Problem set =>
1) From the forum thread on USB device recognition, return the passage from "Go to Search" up to and including "missing system files.".
2) Using the USB device recognition thread, answer yes or no to each statement and support each answer with the deciding words quoted from the thread. (a) The ASUS laptop in the thread runs Windows 8. (b) After a restart, unplugging a device and plugging it back in works without trouble. (c) On Win 8.1, billingstad opened the command prompt through search with no difficulty.

Source excerpt =>
# PC won't recognize USB devices



## farragut (Jan 5, 2014)

Hi all. My ASUS UX32VD Ultrabook (Win8) often won't recognize any of my USB devices (eg, storage device, mouse, etc.). The only way I can remedy this is to restart. If I then unplug a device after restart, then plug it back in--same problem--no recognition of that device. Any thoughts? Many thanks in advance! farragut


----------



## spunk.funk (May 13, 2010)

Go to Search and type *CMD.* Right click the *CMD* results and *Run As Administrator*. In the Elevated* Command Prompt* type *SFC /scannow* and press enter. This will replace any missing system files. 
Then go to the Asus drivers site ASUS Service | North America for your model and download the* Chipset* driver (USB Support)


----------



## farragut (Jan 5, 2014)

Thx, Spunk. Re: downloading the chipset driver, the note provided by Asus says it's to be used for upgrading from Win7 to Win8. Does this matter? -farragut


----------



## spunk.funk (May 13, 2010)

it shouldn't matter.


----------



## billingstad (Jan 7, 2014)

For Win 8.1 I had som trouble using search to start cmd. This worked:
WinKey + X
choose run cmd as admin
sfc /scannow
:dance:


----------

Given entries =>
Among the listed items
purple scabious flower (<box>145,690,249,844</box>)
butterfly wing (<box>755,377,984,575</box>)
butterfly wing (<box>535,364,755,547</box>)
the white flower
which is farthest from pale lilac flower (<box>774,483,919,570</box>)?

Problem solutions =>
1)
Go to Search and type *CMD.* Right click the *CMD* results and *Run As Administrator*. In the Elevated* Command Prompt* type *SFC /scannow* and press enter. This will replace any missing system files.

2)
(a) Yes: "My ASUS UX32VD Ultrabook (Win8)"
(b) No: "If I then unplug a device after restart, then plug it back in--same problem--no recognition of that device."
(c) No: "For Win 8.1 I had som trouble using search to start cmd."